--- TEXT EXCERPT ---
**********

Section: Arts

Patti Harrison talks queerness in comedy on panel

On Thursday, Sept. 7, Kenyon students logged onto Zoom for a Q&A session with comedian Patti Harrison, moderated by comic writer Guy Branum. The Q&A was centered around Branum and Harrison’s experiences as queer comics. 

Branum worked as a writer, actor and producer on Mindy Kaling’s sitcom The Mindy Project. Harrison, on the other hand, is known for her appearances in the Netflix show I Think You Should Leave and Hulu sitcom Shrill. She also discussed working on the podcasts A Woman’s Smile with friend Lorelei Ramirez and Disease Sleuth during the COVID-19 pandemic. Harrison also discussed her experiences writing among comic friends and contemporaries for the Netflix adult animated series Big Mouth.

The event began with an opening stand-up routine from Two Drink Minimum club member Catherine Jones ’22, where she told anecdotes about getting her blood drawn or fighting with her family on Zoom.

**********

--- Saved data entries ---
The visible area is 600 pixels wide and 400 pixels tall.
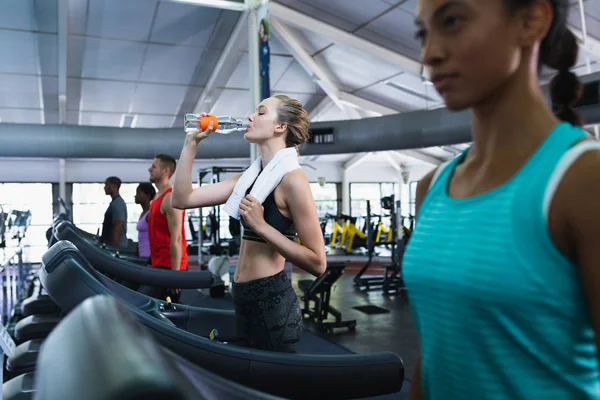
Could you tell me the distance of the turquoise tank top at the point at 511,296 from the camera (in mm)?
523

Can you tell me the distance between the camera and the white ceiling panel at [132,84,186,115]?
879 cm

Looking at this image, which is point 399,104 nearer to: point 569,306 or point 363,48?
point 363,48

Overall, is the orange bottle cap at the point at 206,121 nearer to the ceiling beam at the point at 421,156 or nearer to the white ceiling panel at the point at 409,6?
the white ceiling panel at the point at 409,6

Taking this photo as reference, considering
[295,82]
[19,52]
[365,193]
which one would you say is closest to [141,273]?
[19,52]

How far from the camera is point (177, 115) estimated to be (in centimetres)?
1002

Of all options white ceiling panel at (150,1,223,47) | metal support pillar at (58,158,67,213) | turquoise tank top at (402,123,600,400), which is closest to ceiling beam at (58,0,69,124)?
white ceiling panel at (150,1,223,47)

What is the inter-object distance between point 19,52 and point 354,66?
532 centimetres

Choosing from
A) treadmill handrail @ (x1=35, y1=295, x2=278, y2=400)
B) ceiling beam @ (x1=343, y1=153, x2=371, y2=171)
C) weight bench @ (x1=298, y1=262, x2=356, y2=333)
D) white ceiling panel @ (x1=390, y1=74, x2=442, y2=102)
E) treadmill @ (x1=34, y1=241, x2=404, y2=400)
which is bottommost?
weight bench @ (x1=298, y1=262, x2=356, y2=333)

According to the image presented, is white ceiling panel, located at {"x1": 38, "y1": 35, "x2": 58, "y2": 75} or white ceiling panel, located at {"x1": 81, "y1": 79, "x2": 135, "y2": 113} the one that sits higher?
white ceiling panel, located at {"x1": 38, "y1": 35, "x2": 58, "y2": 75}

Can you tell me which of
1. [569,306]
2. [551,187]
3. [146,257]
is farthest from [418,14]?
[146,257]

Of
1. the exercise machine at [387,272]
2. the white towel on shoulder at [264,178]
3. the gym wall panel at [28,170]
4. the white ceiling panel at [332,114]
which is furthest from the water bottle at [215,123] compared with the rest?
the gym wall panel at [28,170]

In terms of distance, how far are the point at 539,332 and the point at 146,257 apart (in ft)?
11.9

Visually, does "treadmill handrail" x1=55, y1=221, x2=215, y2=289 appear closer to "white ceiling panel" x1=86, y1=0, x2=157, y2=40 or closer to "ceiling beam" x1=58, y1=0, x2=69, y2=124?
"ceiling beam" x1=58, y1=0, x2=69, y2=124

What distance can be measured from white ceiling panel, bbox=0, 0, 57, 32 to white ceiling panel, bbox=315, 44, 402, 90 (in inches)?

**********

--- QUESTIONS ON THE MATERIAL ---
(1) In the article about Patti Harrison's comedy panel, who moderated the Q&A session?
(2) Continue the article about Patti Harrison's comedy panel from its last sentence.

--- RESPONSES FOR EACH TASK ---
(1) Comic writer Guy Branum moderated it.

(2)
Harrison discussed how she developed her own, distinct  voice of slightly absurd, raunchy humor while also combating the expectations placed on her as a trans woman of color in comedy. In response to being cast in tokenizing roles, Harrison said that she has learned to choose roles that serve her own “crude style” and do not place her in a box. 

Branum and Harrison connected over their shared “journey in accepting queerness” and how that journey varies from comic to comic, especially depending on the spaces they occupy. When asked about her early days in comedy, Harrison talked about getting started in New York City and finding safe spaces in which to perform. She recounted her first show, where she performed with friends for an audience. “There was no one watching the show who wasn’t involved [in the production] somehow,” she said.

Branum also asked Harrison about how she confronts her upbringing in a conservative, predominately white Ohio town in her stand-up. Harrison said that she has learned to be very careful about the audiences with which she discusses her hometown, as those coming from different spaces may use her work as an opportunity to mock a place they don’t understand instead of laughing at the absurdity of  her experiences. “The place where I’m from isn’t the place they think I’m talking about,” she said. 

Branum identified with Harrison’s comments and shared his own experiences growing up in a low-income family in a small town in California. “I’ve had kids whose parents are lawyers come up and tell me I can’t make jokes about this and [they don’t realize] I actually grew up poor.”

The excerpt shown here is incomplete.